Monde
Islamabad accuse Kaboul de former 7 000 combattants
Le conseiller du Premier ministre pakistanais accuse l'Afghanistan d'entraîner plus de 7 000 hommes pour attaquer le Pakistan.

Plus de 7 000 combattants seraient formés sur le sol afghan dans le but de lancer des attaques contre le Pakistan, a affirmé ce mercredi Rana Sanaullah, conseiller politique et public du Premier ministre pakistanais. La déclaration, rapportée par le site "Khaama Press", a été prononcée devant le Sénat pakistanais.

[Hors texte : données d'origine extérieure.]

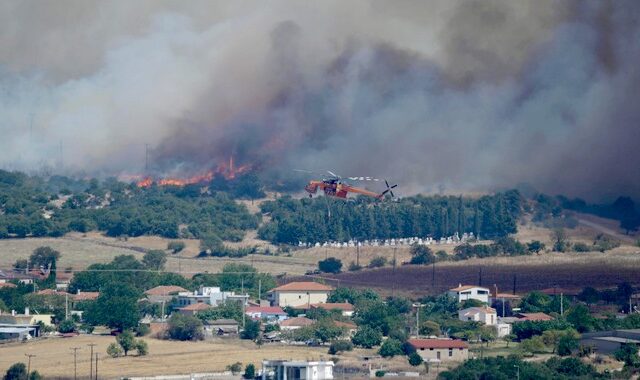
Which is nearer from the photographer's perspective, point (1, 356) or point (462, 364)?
point (462, 364)

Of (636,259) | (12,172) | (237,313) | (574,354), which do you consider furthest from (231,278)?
(12,172)

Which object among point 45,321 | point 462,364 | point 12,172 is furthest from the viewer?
point 12,172

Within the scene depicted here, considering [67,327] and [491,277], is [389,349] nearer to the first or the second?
[67,327]

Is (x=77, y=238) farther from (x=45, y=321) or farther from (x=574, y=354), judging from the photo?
(x=574, y=354)

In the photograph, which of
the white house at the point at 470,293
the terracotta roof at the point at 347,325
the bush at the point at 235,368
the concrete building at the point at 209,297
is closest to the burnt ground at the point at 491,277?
the white house at the point at 470,293

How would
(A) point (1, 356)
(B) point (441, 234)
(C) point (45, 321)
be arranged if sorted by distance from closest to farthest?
→ 1. (A) point (1, 356)
2. (C) point (45, 321)
3. (B) point (441, 234)

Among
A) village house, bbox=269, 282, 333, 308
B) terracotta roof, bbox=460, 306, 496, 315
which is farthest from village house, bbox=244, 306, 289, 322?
terracotta roof, bbox=460, 306, 496, 315
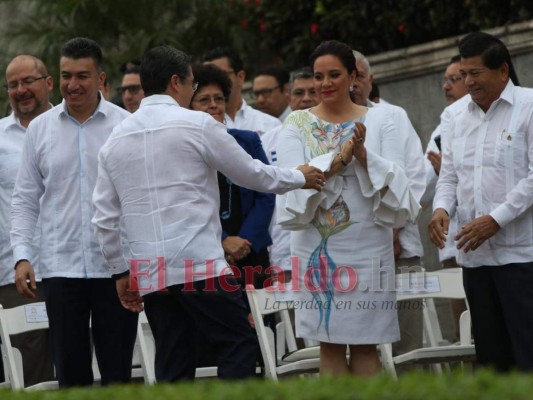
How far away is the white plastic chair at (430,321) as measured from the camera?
27.7 ft

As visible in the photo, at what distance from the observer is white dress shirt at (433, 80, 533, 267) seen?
7.76 meters

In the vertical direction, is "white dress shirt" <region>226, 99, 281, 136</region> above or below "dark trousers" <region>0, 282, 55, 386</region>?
above

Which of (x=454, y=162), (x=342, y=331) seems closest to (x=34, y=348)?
(x=342, y=331)

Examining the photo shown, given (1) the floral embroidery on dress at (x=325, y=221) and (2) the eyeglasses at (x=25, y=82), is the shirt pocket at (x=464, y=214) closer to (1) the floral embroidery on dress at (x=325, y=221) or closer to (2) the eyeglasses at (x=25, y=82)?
(1) the floral embroidery on dress at (x=325, y=221)

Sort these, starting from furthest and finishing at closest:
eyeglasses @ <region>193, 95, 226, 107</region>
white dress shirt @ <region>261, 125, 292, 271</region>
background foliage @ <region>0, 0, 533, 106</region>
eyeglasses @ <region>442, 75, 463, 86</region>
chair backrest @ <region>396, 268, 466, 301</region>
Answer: background foliage @ <region>0, 0, 533, 106</region>, eyeglasses @ <region>442, 75, 463, 86</region>, white dress shirt @ <region>261, 125, 292, 271</region>, chair backrest @ <region>396, 268, 466, 301</region>, eyeglasses @ <region>193, 95, 226, 107</region>

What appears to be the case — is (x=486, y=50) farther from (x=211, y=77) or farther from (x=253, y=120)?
(x=253, y=120)

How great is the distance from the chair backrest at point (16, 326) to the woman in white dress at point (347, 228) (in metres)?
1.58

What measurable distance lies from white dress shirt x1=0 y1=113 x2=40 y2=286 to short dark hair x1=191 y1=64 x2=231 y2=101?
134cm

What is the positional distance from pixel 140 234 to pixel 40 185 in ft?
4.01

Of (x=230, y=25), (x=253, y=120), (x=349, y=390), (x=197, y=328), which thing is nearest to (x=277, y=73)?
(x=253, y=120)

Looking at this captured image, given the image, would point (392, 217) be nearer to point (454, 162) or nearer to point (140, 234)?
point (454, 162)

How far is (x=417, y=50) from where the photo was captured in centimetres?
1220

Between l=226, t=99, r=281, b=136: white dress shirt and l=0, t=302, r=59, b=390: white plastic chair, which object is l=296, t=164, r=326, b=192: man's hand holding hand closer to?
l=0, t=302, r=59, b=390: white plastic chair

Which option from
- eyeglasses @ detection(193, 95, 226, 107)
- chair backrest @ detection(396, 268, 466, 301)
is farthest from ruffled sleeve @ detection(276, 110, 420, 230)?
chair backrest @ detection(396, 268, 466, 301)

"L'Afghanistan s'emploie à former environ 7 000 combattants sur son territoire pour mener des attaques contre le Pakistan", a déclaré Rana Sanaullah, cité par le média. Il a ajouté qu'Islamabad ne renoncerait pas à sa détermination à éradiquer le terrorisme.

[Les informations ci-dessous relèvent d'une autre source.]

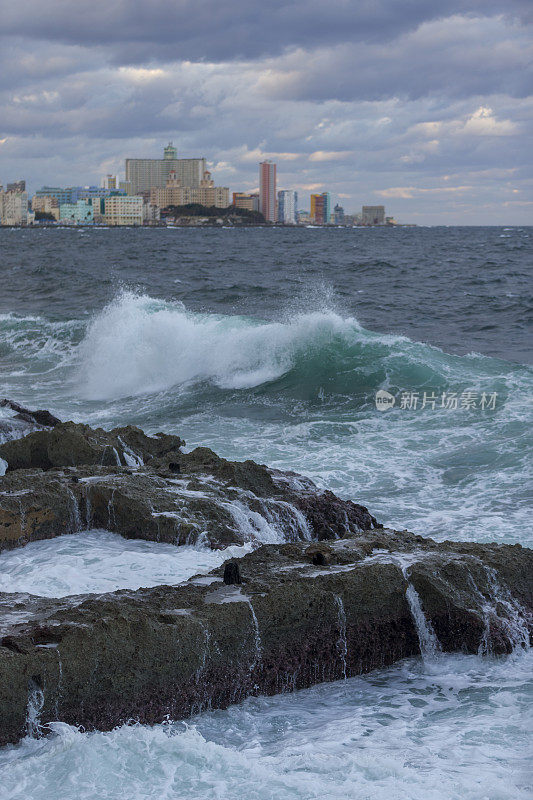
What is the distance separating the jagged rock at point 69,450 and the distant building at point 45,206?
6024 inches

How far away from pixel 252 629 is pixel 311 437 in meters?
6.62

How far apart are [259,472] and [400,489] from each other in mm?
2063

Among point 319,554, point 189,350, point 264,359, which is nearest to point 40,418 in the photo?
point 319,554

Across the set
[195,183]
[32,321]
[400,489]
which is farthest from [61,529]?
[195,183]

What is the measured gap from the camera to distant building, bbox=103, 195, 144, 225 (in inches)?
5468

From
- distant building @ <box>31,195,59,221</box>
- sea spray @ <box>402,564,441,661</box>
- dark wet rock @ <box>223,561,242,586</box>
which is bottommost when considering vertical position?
sea spray @ <box>402,564,441,661</box>

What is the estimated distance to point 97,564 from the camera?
18.4 ft

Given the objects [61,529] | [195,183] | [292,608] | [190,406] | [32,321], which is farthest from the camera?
[195,183]

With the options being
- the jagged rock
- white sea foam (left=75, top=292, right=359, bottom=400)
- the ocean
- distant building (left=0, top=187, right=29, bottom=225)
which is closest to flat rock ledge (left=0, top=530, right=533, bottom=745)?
the ocean

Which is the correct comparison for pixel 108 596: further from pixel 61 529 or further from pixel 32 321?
pixel 32 321

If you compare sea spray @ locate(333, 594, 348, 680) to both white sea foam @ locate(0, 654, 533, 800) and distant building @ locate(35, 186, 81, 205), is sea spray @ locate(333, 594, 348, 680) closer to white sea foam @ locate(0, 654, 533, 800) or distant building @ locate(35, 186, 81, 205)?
white sea foam @ locate(0, 654, 533, 800)

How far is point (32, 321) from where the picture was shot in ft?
68.7

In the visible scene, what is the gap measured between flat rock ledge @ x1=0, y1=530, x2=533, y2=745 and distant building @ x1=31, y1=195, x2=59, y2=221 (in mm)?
156326

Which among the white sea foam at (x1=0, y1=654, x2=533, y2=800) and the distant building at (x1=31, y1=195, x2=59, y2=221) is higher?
the distant building at (x1=31, y1=195, x2=59, y2=221)
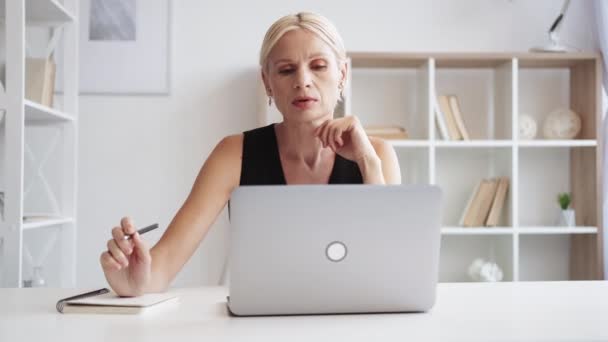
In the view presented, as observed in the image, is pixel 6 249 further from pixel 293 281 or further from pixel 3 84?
pixel 293 281

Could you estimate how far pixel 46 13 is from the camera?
3.00 meters

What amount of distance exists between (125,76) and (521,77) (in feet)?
6.45

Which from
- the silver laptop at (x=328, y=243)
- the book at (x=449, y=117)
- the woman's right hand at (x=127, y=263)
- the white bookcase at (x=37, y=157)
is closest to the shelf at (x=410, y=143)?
the book at (x=449, y=117)

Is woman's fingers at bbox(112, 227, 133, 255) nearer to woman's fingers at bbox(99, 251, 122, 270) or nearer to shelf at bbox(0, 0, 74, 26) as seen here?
woman's fingers at bbox(99, 251, 122, 270)

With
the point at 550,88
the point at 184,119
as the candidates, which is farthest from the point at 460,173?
the point at 184,119

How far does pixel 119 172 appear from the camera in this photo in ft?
11.9

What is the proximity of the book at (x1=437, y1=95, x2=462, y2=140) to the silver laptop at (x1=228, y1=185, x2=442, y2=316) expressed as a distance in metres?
2.34

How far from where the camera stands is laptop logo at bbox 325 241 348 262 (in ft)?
3.74

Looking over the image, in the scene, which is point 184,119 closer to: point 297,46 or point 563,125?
point 563,125

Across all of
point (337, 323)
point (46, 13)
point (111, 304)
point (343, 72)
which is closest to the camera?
point (337, 323)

Selon le conseiller, ces combattants bénéficient d'un soutien financier de l'Inde et d'Israël. Il a averti que le Pakistan poursuivrait ses opérations contre les camps et les refuges des insurgés situés en territoire afghan.
Rana Sanaullah a également rappelé que le Premier ministre Shehbaz Sharif avait clairement indiqué à l'Afghanistan, sous le régime taliban, qu'il devait choisir entre maintenir ses relations avec le Pakistan ou tolérer la poursuite des activités combattantes à la frontière.

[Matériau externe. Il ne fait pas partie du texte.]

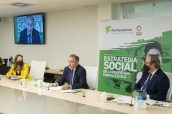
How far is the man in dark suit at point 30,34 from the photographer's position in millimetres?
6781

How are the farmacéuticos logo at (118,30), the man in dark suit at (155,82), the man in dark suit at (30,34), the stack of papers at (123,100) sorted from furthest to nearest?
1. the man in dark suit at (30,34)
2. the farmacéuticos logo at (118,30)
3. the man in dark suit at (155,82)
4. the stack of papers at (123,100)

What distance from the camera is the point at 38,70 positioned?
5270mm

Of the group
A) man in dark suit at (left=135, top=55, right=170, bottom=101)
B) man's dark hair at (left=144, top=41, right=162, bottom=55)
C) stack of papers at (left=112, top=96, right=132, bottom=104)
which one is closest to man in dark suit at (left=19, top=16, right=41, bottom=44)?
man's dark hair at (left=144, top=41, right=162, bottom=55)

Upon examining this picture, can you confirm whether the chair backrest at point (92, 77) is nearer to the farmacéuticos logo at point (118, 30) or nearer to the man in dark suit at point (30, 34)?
the farmacéuticos logo at point (118, 30)

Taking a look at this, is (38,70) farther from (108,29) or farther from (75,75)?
(108,29)

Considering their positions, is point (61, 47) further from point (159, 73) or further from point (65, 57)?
point (159, 73)

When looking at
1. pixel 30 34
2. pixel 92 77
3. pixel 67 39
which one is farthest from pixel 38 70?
pixel 30 34

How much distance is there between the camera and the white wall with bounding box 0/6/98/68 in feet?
19.0

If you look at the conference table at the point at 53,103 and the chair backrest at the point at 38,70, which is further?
the chair backrest at the point at 38,70

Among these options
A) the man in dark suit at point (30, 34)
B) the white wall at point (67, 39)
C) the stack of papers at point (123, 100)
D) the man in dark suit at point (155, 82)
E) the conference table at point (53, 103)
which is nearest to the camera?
the conference table at point (53, 103)

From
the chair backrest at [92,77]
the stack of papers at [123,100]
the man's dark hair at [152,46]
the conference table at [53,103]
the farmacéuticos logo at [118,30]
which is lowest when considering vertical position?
the conference table at [53,103]

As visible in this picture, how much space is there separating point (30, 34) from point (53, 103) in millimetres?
3502

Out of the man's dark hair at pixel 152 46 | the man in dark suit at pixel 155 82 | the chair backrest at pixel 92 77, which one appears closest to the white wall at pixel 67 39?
the man's dark hair at pixel 152 46

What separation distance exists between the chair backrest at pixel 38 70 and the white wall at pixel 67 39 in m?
1.10
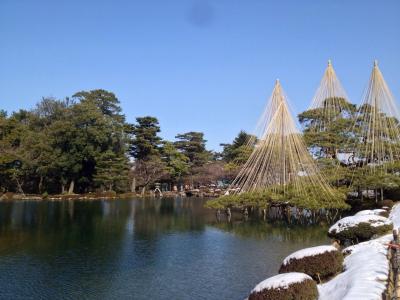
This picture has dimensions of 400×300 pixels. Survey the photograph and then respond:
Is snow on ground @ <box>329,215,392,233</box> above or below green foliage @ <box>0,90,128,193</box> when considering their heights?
below

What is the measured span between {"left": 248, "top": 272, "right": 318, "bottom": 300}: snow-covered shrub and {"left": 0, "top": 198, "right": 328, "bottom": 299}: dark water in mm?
2632

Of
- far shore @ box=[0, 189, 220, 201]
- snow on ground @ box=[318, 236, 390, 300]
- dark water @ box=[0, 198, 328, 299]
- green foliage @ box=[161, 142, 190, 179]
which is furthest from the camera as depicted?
green foliage @ box=[161, 142, 190, 179]

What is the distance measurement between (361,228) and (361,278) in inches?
187

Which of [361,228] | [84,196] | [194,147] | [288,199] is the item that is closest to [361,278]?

Kaboul n'a pas officiellement réagi aux propos de Rana Sanaullah. Ces accusations surviennent alors que les deux pays ont repris un dialogue diplomatique dans le cadre d'un processus de négociation à Urumqi, en Chine, sous médiation chinoise.
Malgré ces efforts diplomatiques, les tensions transfrontalières et les affrontements militaires se sont intensifiés ces derniers mois. Des échanges d'artillerie et des frappes aériennes ont été signalés le long de différentes sections de la ligne Durand, la frontière de facto avec le Pakistan que Kaboul ne reconnaît pas.
Les responsables afghans ont constamment rejeté les accusations pakistanaises selon lesquelles des formations combattantes, dont le mouvement Tehrik-e-Taliban Pakistan, opéreraient depuis le territoire afghan. Kaboul qualifie pour sa part la crise sécuritaire au Pakistan d'affaire interne.